### Task prompt
Reproduce verbatim the lines of the records from the line containing "In the scene, which" up to and including the final line of the records.

··· Provided records

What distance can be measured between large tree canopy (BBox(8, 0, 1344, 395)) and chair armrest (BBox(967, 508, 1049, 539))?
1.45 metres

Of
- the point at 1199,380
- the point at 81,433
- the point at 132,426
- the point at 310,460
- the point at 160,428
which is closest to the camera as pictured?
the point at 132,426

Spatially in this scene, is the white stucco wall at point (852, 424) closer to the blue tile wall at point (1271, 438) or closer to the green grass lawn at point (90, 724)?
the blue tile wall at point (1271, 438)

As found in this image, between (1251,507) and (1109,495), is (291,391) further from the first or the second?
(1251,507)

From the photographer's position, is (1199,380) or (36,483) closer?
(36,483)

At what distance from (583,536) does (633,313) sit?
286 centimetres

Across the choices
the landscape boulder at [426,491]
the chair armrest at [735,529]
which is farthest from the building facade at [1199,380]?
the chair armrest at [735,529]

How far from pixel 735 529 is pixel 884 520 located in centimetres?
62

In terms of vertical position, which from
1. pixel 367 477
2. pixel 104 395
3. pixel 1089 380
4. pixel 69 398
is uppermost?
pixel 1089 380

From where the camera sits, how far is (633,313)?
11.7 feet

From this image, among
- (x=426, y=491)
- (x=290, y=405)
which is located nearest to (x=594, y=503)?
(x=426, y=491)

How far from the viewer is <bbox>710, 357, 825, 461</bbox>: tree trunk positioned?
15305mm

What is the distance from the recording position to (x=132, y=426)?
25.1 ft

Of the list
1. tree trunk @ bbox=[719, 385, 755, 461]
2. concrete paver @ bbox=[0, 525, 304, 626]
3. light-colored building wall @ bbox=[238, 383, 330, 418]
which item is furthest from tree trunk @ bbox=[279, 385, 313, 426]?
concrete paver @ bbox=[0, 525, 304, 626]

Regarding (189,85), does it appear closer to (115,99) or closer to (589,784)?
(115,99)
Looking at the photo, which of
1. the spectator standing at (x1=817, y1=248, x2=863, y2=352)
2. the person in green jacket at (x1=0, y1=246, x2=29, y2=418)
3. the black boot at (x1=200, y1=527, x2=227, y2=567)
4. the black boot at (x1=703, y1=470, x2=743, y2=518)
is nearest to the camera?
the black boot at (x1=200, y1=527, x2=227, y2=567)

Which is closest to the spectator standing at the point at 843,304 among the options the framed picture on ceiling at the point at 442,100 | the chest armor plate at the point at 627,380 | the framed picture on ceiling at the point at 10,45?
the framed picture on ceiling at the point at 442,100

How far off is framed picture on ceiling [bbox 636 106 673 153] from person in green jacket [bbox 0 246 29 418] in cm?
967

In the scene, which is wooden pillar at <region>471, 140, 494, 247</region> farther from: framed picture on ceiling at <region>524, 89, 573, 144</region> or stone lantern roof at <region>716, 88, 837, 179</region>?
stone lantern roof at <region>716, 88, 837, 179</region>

······

### Solved problem
In the scene, which is wooden pillar at <region>471, 140, 494, 247</region> farther from: framed picture on ceiling at <region>524, 89, 573, 144</region> or stone lantern roof at <region>716, 88, 837, 179</region>?
stone lantern roof at <region>716, 88, 837, 179</region>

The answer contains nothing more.